**** Extracted data ****
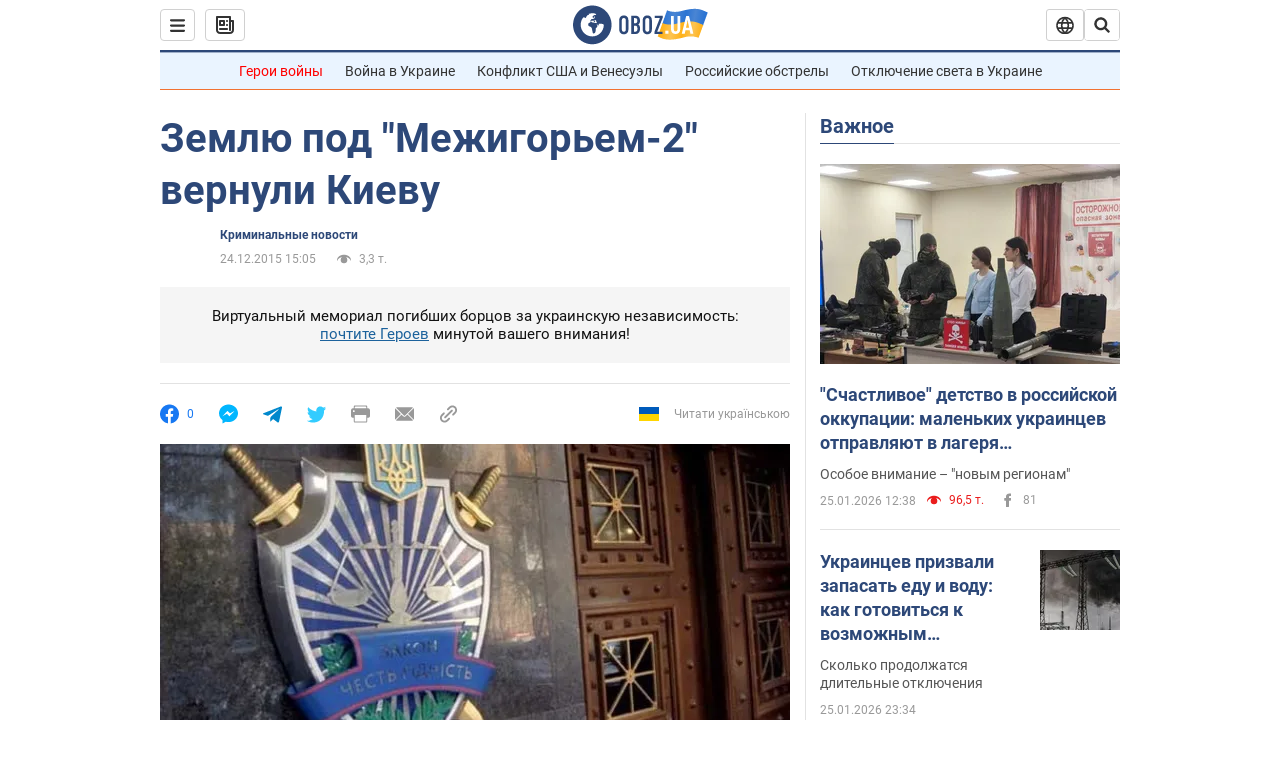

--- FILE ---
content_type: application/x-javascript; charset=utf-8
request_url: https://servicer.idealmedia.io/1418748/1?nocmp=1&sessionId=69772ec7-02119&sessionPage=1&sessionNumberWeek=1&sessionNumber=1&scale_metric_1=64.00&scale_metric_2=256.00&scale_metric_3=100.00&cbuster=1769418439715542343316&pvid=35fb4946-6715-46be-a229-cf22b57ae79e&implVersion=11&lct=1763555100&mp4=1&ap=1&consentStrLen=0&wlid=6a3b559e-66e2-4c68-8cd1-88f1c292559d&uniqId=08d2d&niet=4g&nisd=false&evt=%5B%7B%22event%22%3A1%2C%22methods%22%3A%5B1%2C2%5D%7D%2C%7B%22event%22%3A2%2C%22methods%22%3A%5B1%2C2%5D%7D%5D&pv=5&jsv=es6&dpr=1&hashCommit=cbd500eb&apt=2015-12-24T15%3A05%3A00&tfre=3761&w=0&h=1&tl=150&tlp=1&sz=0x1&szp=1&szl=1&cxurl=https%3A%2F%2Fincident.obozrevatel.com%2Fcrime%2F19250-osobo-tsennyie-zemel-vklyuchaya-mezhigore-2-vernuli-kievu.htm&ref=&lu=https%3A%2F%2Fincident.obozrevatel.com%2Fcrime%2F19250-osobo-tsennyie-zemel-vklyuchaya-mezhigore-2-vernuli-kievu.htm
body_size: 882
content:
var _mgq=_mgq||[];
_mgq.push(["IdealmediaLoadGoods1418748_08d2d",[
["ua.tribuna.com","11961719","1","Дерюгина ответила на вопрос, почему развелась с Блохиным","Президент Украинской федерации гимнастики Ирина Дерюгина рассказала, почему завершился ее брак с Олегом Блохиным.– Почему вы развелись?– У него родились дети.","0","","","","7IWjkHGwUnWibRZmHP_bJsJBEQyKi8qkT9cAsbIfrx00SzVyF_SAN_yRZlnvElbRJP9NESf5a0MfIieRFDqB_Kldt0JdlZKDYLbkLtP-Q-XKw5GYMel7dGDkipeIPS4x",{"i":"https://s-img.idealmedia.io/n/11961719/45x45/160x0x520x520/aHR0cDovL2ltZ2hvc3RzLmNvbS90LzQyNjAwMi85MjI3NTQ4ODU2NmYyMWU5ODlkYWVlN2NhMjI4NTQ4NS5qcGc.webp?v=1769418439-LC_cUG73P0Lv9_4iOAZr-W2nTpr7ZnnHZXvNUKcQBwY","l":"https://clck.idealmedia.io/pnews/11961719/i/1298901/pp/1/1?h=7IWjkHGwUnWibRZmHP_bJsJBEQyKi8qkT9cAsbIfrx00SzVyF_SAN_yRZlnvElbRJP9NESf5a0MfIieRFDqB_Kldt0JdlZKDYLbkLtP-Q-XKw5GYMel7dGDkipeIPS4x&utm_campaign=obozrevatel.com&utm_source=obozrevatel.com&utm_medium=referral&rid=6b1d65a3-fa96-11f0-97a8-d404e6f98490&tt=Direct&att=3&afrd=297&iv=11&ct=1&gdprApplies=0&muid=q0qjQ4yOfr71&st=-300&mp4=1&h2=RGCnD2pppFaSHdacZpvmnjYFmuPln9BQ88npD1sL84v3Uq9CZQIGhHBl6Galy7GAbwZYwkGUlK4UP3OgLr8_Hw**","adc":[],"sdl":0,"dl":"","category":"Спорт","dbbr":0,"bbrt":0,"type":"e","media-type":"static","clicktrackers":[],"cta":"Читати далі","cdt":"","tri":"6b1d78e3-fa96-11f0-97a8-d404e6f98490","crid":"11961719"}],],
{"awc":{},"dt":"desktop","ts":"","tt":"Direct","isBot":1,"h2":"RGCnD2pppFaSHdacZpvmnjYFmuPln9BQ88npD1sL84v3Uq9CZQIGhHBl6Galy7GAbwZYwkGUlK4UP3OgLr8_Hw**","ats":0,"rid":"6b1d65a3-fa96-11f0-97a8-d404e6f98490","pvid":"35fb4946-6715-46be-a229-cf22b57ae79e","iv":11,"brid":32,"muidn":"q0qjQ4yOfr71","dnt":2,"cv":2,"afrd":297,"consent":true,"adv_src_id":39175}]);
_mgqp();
****
**** Extracted data ****
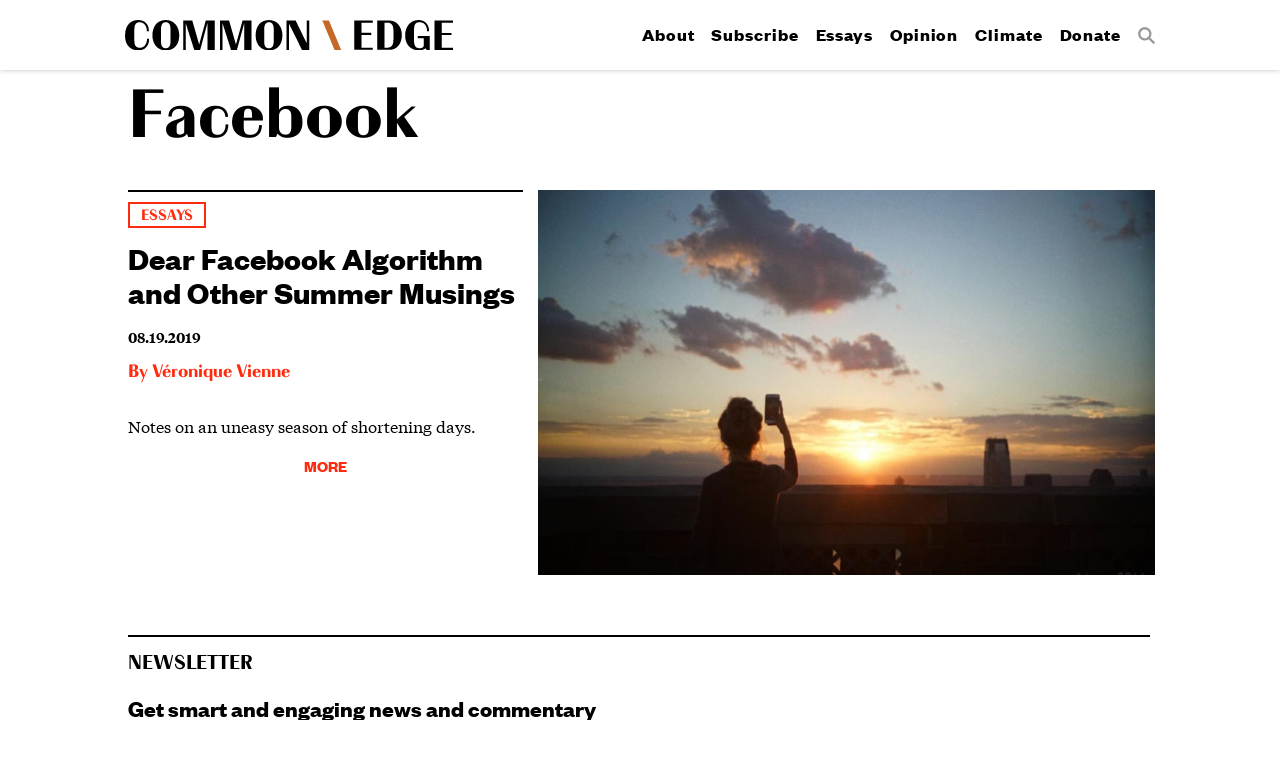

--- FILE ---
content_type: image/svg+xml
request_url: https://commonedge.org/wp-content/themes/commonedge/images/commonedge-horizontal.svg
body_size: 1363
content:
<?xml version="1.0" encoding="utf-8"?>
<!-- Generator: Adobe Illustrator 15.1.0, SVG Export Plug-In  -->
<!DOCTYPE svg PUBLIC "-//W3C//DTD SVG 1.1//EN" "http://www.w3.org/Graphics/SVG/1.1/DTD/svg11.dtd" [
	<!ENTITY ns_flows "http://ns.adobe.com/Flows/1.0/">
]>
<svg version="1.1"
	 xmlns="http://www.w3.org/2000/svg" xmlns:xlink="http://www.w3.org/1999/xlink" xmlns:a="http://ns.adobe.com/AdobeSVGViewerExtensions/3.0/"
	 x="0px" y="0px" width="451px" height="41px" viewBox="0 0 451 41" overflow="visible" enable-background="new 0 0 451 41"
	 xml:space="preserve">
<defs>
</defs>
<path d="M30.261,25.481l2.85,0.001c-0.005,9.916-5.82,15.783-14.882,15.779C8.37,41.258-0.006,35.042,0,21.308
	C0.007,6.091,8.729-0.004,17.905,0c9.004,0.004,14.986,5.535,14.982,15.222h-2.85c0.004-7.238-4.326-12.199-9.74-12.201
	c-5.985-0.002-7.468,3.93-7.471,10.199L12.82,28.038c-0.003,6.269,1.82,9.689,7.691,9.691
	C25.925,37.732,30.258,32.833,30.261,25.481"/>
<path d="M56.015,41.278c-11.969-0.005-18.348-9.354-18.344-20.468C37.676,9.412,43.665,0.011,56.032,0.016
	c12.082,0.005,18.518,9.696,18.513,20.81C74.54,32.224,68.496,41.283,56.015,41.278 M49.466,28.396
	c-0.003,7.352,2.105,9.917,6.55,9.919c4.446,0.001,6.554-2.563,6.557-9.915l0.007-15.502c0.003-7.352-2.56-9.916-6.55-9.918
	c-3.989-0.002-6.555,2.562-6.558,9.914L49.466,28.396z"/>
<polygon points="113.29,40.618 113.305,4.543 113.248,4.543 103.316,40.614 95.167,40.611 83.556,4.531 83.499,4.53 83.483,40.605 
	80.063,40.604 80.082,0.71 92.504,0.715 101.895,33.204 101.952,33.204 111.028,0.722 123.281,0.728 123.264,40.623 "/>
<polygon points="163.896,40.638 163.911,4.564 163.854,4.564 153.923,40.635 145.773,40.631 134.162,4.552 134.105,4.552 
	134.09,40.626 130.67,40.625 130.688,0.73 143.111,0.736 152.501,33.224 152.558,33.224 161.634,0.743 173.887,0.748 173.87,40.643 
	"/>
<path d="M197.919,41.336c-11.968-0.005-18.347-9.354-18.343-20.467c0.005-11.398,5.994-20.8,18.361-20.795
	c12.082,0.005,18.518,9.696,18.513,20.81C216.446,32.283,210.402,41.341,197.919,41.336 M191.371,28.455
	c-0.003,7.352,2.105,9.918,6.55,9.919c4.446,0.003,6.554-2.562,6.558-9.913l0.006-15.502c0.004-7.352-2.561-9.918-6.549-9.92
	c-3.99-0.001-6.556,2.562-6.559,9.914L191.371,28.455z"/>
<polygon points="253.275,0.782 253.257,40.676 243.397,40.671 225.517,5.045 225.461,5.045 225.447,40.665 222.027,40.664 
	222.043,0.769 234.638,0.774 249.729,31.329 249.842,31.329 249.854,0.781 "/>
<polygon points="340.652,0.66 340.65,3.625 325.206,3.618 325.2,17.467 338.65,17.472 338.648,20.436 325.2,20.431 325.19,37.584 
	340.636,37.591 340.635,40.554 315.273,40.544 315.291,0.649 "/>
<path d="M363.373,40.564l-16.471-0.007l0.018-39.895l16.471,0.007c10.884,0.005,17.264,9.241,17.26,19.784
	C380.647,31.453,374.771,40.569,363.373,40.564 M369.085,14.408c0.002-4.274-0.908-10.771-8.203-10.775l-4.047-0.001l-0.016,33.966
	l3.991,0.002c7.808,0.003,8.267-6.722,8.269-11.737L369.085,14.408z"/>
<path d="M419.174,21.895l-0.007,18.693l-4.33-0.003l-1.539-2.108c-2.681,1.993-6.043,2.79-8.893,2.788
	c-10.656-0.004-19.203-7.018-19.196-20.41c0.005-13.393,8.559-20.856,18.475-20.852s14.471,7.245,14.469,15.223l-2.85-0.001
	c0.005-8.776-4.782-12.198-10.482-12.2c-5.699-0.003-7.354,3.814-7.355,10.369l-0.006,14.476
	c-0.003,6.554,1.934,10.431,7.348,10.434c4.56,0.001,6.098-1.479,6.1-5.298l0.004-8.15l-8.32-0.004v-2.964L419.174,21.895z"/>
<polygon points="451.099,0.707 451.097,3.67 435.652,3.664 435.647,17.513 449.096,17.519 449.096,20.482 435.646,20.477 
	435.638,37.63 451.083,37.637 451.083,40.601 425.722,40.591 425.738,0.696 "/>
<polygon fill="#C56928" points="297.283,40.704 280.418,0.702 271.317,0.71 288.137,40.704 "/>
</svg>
****
Problem: Lines from the entries that contain the word "polygon" are what the answer must hold.

Exercise answer:
<polygon points="113.29,40.618 113.305,4.543 113.248,4.543 103.316,40.614 95.167,40.611 83.556,4.531 83.499,4.53 83.483,40.605 
<polygon points="163.896,40.638 163.911,4.564 163.854,4.564 153.923,40.635 145.773,40.631 134.162,4.552 134.105,4.552 
<polygon points="253.275,0.782 253.257,40.676 243.397,40.671 225.517,5.045 225.461,5.045 225.447,40.665 222.027,40.664 
<polygon points="340.652,0.66 340.65,3.625 325.206,3.618 325.2,17.467 338.65,17.472 338.648,20.436 325.2,20.431 325.19,37.584 
<polygon points="451.099,0.707 451.097,3.67 435.652,3.664 435.647,17.513 449.096,17.519 449.096,20.482 435.646,20.477 
<polygon fill="#C56928" points="297.283,40.704 280.418,0.702 271.317,0.71 288.137,40.704 "/>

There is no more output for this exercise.